INPUT RECORDS:
________________

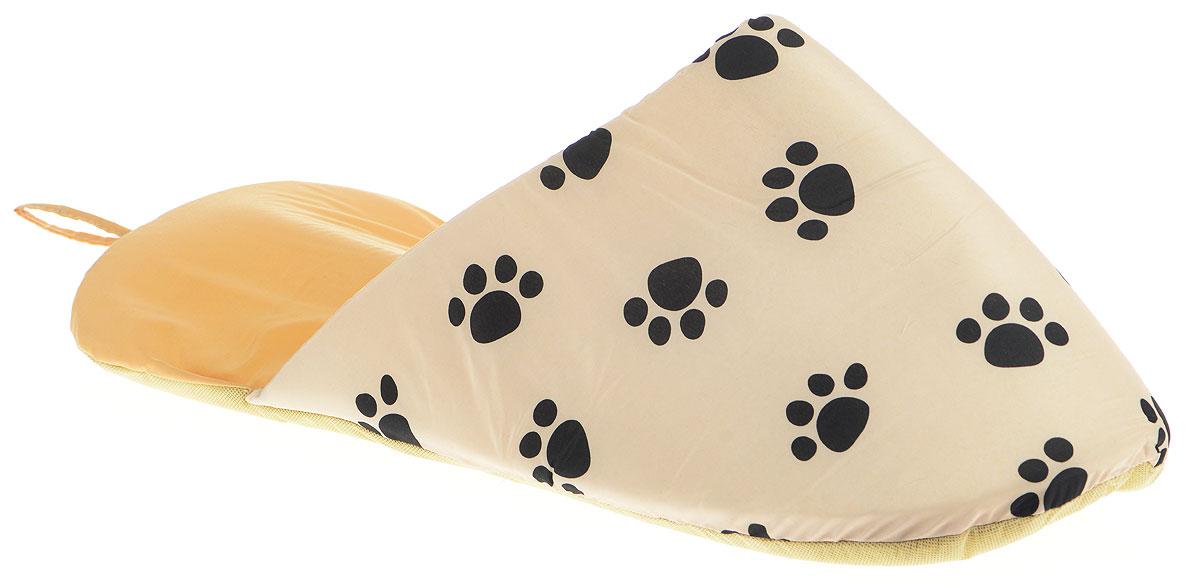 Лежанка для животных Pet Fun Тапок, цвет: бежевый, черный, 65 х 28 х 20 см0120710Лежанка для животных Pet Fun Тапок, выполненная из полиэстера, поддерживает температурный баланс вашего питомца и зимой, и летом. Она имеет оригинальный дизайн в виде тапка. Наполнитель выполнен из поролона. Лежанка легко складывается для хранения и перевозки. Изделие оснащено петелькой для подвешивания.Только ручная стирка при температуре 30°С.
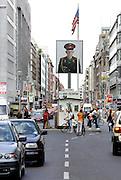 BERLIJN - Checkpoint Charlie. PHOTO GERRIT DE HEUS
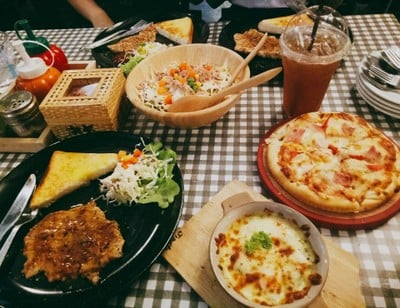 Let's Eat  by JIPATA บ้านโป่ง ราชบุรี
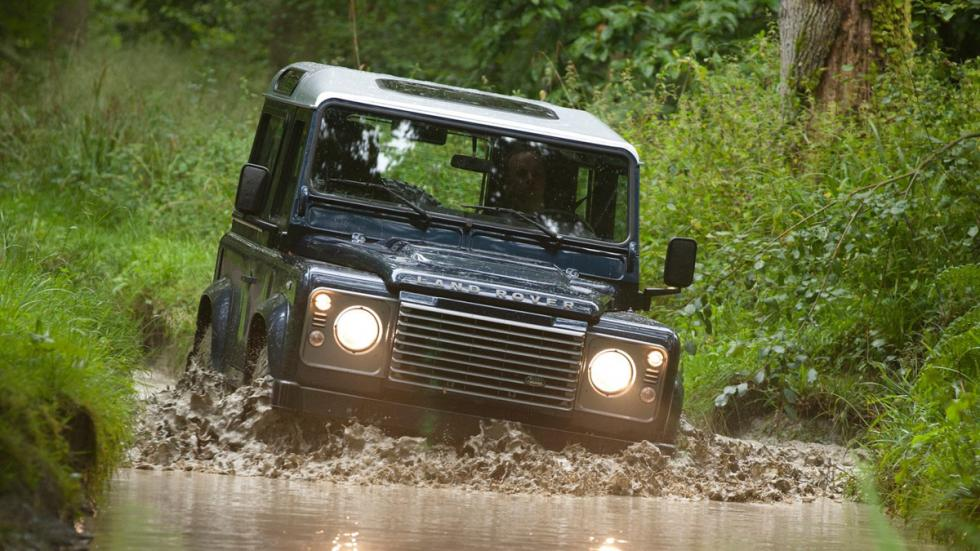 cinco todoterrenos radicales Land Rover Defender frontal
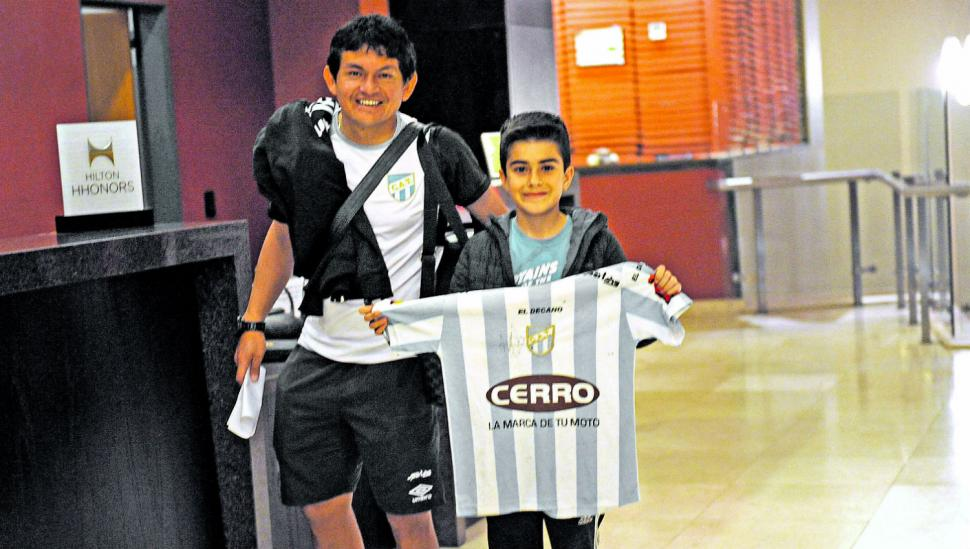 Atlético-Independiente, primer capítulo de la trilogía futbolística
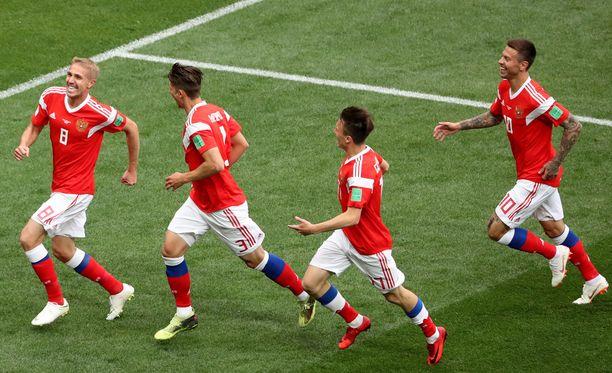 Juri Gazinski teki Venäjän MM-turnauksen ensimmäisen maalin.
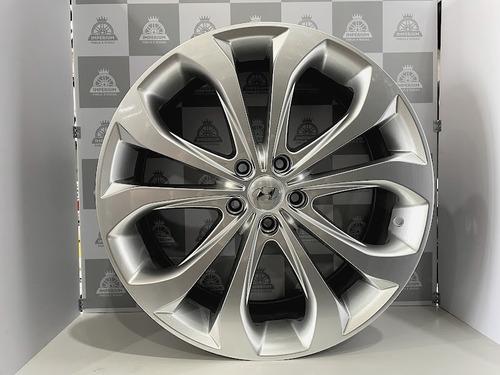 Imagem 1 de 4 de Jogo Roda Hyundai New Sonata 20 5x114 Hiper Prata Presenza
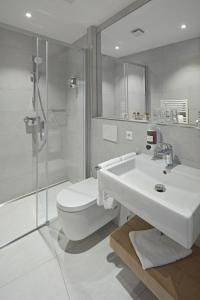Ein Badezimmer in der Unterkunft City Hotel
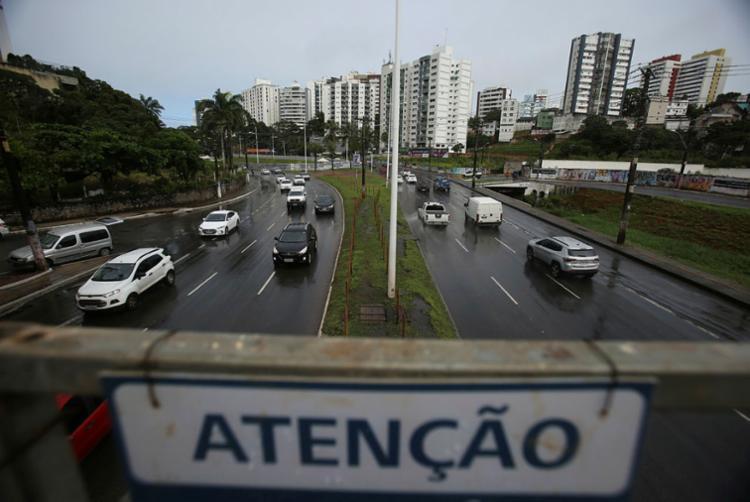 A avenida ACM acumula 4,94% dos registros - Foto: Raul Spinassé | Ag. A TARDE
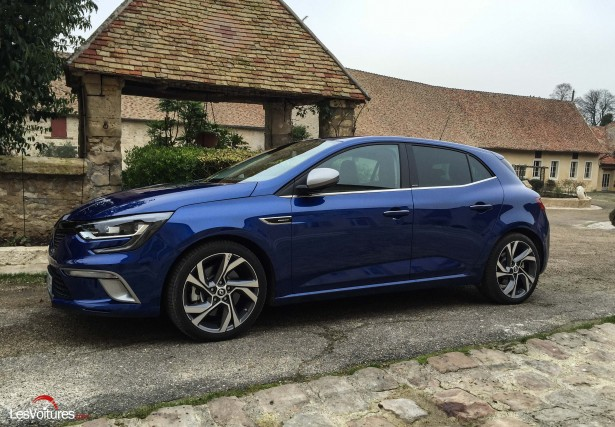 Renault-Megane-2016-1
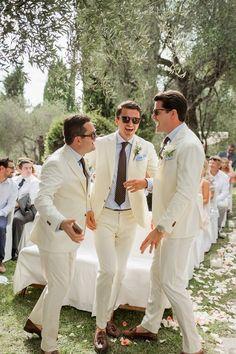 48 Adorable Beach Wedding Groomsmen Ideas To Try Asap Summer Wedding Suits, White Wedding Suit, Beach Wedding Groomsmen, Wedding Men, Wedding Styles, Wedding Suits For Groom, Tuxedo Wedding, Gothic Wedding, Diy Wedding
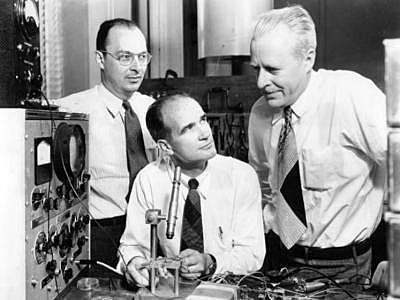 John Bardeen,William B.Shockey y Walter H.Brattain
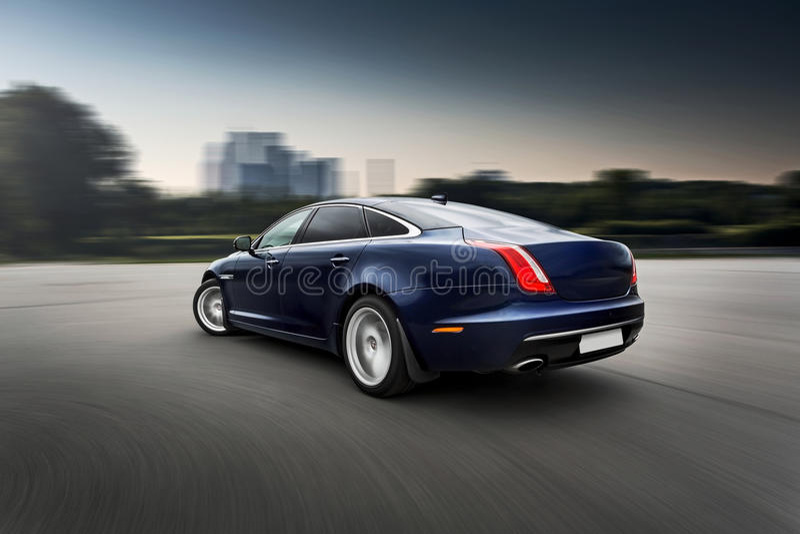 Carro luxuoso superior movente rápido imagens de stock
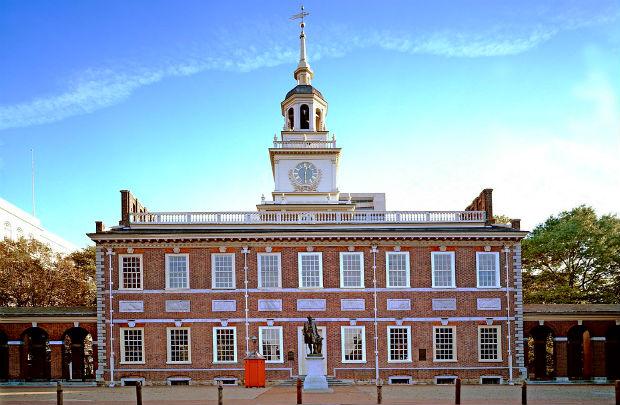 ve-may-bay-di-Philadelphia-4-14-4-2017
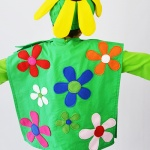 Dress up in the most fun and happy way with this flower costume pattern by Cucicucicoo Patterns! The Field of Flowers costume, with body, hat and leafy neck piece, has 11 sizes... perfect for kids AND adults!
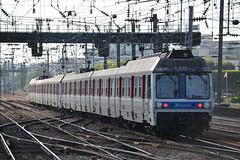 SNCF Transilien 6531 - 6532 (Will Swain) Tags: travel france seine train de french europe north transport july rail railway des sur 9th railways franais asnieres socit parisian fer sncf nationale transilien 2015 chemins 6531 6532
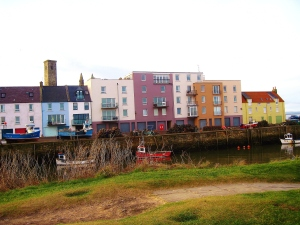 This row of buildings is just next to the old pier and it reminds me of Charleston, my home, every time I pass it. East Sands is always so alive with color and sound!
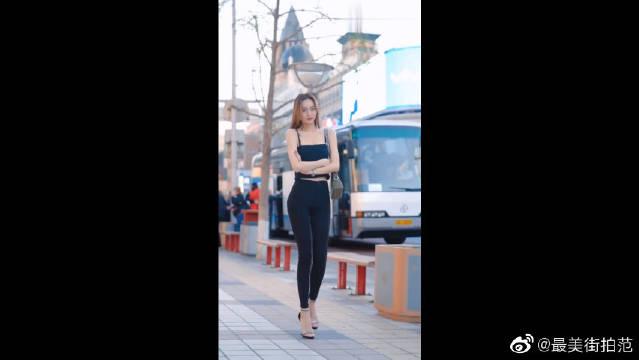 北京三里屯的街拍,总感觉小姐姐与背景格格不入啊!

________________

TASK DIRECTIONS:
Give back the data exactly, with no images.

EXERCISE OUTPUT:
 Лежанка для животных Pet Fun Тапок, цвет: бежевый, черный, 65 х 28 х 20 см0120710Лежанка для животных Pet Fun Тапок, выполненная из полиэстера, поддерживает температурный баланс вашего питомца и зимой, и летом. Она имеет оригинальный дизайн в виде тапка. Наполнитель выполнен из поролона. Лежанка легко складывается для хранения и перевозки. Изделие оснащено петелькой для подвешивания.Только ручная стирка при температуре 30°С.
 BERLIJN - Checkpoint Charlie. PHOTO GERRIT DE HEUS
 Let's Eat  by JIPATA บ้านโป่ง ราชบุรี
 cinco todoterrenos radicales Land Rover Defender frontal
 Atlético-Independiente, primer capítulo de la trilogía futbolística
 Juri Gazinski teki Venäjän MM-turnauksen ensimmäisen maalin.
 Imagem 1 de 4 de Jogo Roda Hyundai New Sonata 20 5x114 Hiper Prata Presenza
Ein Badezimmer in der Unterkunft City Hotel
 A avenida ACM acumula 4,94% dos registros - Foto: Raul Spinassé | Ag. A TARDE
 Renault-Megane-2016-1
 48 Adorable Beach Wedding Groomsmen Ideas To Try Asap Summer Wedding Suits, White Wedding Suit, Beach Wedding Groomsmen, Wedding Men, Wedding Styles, Wedding Suits For Groom, Tuxedo Wedding, Gothic Wedding, Diy Wedding
 John Bardeen,William B.Shockey y Walter H.Brattain
 Carro luxuoso superior movente rápido imagens de stock
 ve-may-bay-di-Philadelphia-4-14-4-2017
 Dress up in the most fun and happy way with this flower costume pattern by Cucicucicoo Patterns! The Field of Flowers costume, with body, hat and leafy neck piece, has 11 sizes... perfect for kids AND adults!
 SNCF Transilien 6531 - 6532 (Will Swain) Tags: travel france seine train de french europe north transport july rail railway des sur 9th railways franais asnieres socit parisian fer sncf nationale transilien 2015 chemins 6531 6532
 This row of buildings is just next to the old pier and it reminds me of Charleston, my home, every time I pass it. East Sands is always so alive with color and sound!
 北京三里屯的街拍,总感觉小姐姐与背景格格不入啊!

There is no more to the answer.